Duterte, an unlikely ally in Filipino LGBT fight for same-sex marriage

On June 19, the LGBT community — together with its supporters — gathered before the Supreme Court of the Philippines as justices considered a petition for legalizing same-sex marriage in the country.

Bills supporting same-sex marriage have created a buzz for some years in the largely Catholic Philippines, but this is the first time that the issue has been brought to the highest court in the country.

A 2013 Pew Research Center report shows that more than 70 percent of Filipinos say that homosexuality should be accepted. However, despite the growing LGBT advocacy in the country, the Catholic Church and conservative groups have been firm in their stand against same-sex marriage.

It is certainly a tough fight for LGBT advocates, but they can still hope to gain an unlikely ally in President Rodrigo Duterte.

Duterte had in the past expressed support for the acceptance of LGBT Filipinos. In fact, in 2012 when Duterte was still vice mayor of Davao City, he urged a local council to pass an anti-discrimination ordinance that would protect the LGBT community.

Nevertheless, Duterte has wavered over this stand, too.
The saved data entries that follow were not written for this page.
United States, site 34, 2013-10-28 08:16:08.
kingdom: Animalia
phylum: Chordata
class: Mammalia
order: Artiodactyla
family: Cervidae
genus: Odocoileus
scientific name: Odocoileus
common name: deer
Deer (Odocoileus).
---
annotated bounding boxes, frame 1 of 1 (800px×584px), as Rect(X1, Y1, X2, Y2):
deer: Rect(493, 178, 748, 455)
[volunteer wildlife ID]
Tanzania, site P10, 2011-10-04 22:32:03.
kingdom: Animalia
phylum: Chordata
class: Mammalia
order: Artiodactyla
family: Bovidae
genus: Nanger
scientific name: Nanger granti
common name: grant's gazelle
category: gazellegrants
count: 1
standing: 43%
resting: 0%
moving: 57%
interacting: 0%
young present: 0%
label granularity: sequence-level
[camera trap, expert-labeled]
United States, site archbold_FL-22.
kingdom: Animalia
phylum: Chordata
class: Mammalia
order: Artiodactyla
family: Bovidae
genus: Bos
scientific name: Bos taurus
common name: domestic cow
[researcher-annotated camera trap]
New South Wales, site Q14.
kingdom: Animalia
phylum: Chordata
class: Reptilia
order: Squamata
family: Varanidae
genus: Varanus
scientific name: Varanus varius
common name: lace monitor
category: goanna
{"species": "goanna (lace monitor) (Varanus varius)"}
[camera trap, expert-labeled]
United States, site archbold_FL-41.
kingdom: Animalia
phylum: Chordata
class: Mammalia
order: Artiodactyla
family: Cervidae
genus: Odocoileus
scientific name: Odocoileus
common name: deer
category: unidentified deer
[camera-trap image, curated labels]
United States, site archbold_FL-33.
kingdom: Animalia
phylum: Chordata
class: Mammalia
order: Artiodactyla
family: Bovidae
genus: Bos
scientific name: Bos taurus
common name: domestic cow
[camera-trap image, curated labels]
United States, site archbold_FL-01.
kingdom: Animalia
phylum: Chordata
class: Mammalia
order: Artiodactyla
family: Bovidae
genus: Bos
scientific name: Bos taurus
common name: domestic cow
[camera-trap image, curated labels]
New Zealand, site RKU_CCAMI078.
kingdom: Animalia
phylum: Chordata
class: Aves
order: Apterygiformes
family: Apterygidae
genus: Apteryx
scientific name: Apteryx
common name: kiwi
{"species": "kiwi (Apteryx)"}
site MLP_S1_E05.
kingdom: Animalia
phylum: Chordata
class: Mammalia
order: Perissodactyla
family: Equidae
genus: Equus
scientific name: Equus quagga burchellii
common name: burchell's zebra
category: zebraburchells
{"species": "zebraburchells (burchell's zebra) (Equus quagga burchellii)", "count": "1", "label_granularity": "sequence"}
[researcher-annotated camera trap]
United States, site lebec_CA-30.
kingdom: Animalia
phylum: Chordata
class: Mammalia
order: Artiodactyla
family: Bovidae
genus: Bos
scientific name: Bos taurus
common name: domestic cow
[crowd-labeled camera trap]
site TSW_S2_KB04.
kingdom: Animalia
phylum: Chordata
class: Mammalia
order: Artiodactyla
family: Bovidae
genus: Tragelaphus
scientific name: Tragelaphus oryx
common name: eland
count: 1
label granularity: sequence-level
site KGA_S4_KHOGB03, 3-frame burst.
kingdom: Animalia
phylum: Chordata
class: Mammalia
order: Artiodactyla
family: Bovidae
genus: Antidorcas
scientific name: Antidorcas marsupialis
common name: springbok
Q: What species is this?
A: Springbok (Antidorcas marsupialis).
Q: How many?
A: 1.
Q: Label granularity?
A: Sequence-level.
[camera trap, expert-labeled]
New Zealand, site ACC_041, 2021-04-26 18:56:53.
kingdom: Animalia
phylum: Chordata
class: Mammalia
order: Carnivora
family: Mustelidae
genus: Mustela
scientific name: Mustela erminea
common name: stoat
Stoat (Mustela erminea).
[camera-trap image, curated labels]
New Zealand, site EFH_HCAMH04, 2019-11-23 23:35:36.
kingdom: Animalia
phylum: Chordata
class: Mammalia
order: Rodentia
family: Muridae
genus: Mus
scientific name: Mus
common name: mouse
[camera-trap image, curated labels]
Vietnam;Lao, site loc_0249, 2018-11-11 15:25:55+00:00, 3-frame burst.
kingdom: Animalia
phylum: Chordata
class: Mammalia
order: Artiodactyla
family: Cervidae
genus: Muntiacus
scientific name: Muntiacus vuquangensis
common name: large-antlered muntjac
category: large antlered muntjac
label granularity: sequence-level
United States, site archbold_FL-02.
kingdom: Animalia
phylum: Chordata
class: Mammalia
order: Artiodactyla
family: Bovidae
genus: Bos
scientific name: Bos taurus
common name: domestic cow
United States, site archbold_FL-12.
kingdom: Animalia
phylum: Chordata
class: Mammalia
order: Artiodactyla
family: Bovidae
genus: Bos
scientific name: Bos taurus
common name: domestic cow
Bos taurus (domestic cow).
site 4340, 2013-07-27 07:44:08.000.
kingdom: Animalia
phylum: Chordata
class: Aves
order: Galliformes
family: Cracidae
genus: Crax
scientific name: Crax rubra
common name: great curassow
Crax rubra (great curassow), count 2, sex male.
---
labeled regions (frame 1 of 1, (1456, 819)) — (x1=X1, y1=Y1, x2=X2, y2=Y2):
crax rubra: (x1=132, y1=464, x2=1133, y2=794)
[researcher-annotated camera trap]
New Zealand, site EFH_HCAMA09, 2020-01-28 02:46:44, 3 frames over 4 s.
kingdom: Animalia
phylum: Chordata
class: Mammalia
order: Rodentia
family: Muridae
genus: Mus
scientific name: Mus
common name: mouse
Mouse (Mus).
In 2015, he publicly opposed the “bullying” of LGBT people and said that same-sex marriage is “good” because “everyone deserves to be happy.” He then changed his stand on the issue in March 2017 when he told journalists that same-sex marriage and other issues regarding sexuality and gender were part of Western culture and not Filipino culture.

In less than eight months, Duterte backtracked once again. He told an LGBT audience in Davao City that he wants same-sex marriage, but the problem was that they’ll have to change the law.

“But we can change the law,” he added.

Duterte’s shifting stand on same-sex marriage may be due to his ongoing feud with the Catholic Church whom the president called “hypocritical” for condemning the killings that have transpired during his war on drugs.

It is still unclear whether the war of words between the Church and the commander in chief will lead Duterte to back the petition for same-sex marriage. However, as Jesus Falcis, an openly gay lawyer who is spearheading the petition, said to the South China Morning Post, Duterte has yet to do something concrete in support of same-sex marriage. Nevertheless, “his pronouncements create a more conducive environment to talk about the issue.”